Ainda não sabíamos se havia ou não estradas para a Guiana Inglesa. Nenhum dos mapas que conseguimos possuia esta informação. Se houvesse um caminho, iríamos por lá. Depois Suriname, Guiana Francesa e Brasil. Se não, entraríamos no Brasil por Roraima, desceríamos até Boa Vista, Manaus e daí, Belém. Continuaríamos pelo nordeste, sudeste e chegaríamos a São Paulo, após mais de 20.000 quilômetros de viagem. Pelos nossos cálculos, em torno de 25.000 quilômetros.

Na última noite, a ansiedade era tanta que dormi apenas quatro horas. O Márcio atravessou a noite fechando as notas dos diários escolares (vida de professor) e o Rubem dormiu pouco também.

O dia 27 de junho amanheceu ensolarado e nem parecia inverno. Ao lado do carro estavam umas quarenta pessoas. A presença deles ali no IAE (atual UNASP campus I), que tanto nos animou durante a fase de planejamento, era a lembrança carinhosa que levaríamos daquela grande cidade. Apenas uma hora antes da partida chegou o Ézer Amancio, da Apolinário Sports, nos trazendo uma câmera filmadora. Fantástico! Agora não faltava mais nada. Todos foram lá nos desejar sucesso na grande viagem.
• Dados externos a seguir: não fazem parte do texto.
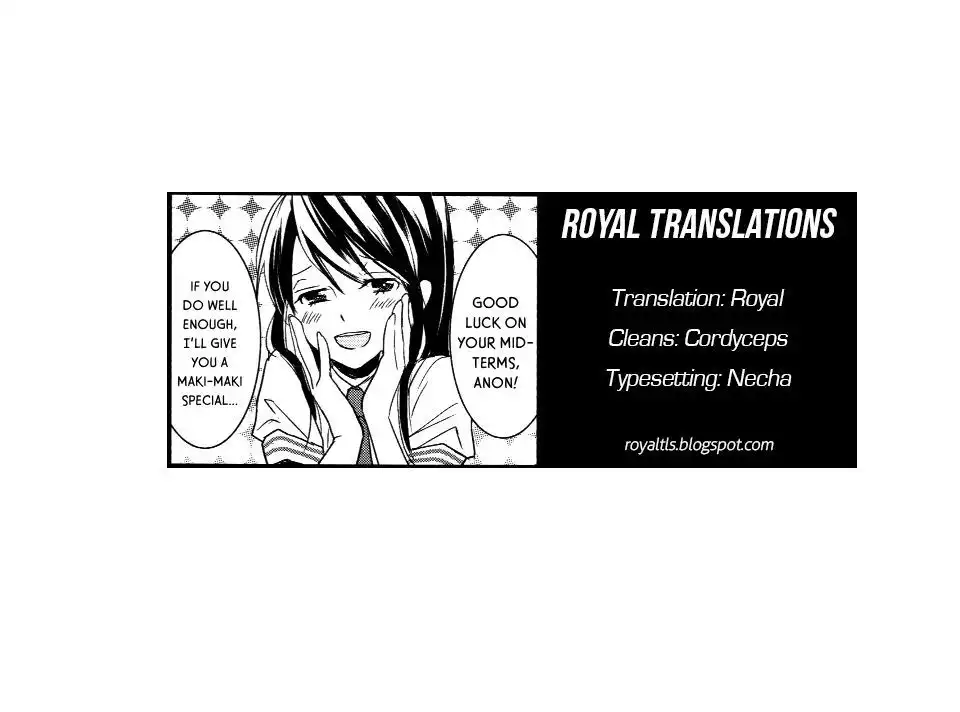 Renai Lab Chapter 42 10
Eram muitos os apoiadores do Projeto América do Sul no dia da partida. Entre os vários que dirigiram a Deus uma prece, pode se ver na foto o prof. Edy Gorsky, Ariel Silva (o pai do Binho), Nevil Gorsky (diretor do UNASP), Rosevaldo Rocha (líder dos Desbravadores), Euler Bahia (Diretor Acadêmico do UNASP), Ezer Amâncio (da Apolinário Sports) e vários outros amigos.


O Binho, eu e o Márcio.

A família do Binho.

Ariel, Ezer, Márcio, Euler, Nevil, Rubem e eu.

Os professores Edy e Nevil davam dicas para a nossa longa viagem.

Na faixa do UNASP (na época, Instituto Adventista de Ensino) podia se ler sobre as comemorações do Centenário da Educação Adventista na América do Sul.


Gravamos várias cenas para o Projeto Ecológico em nível continental.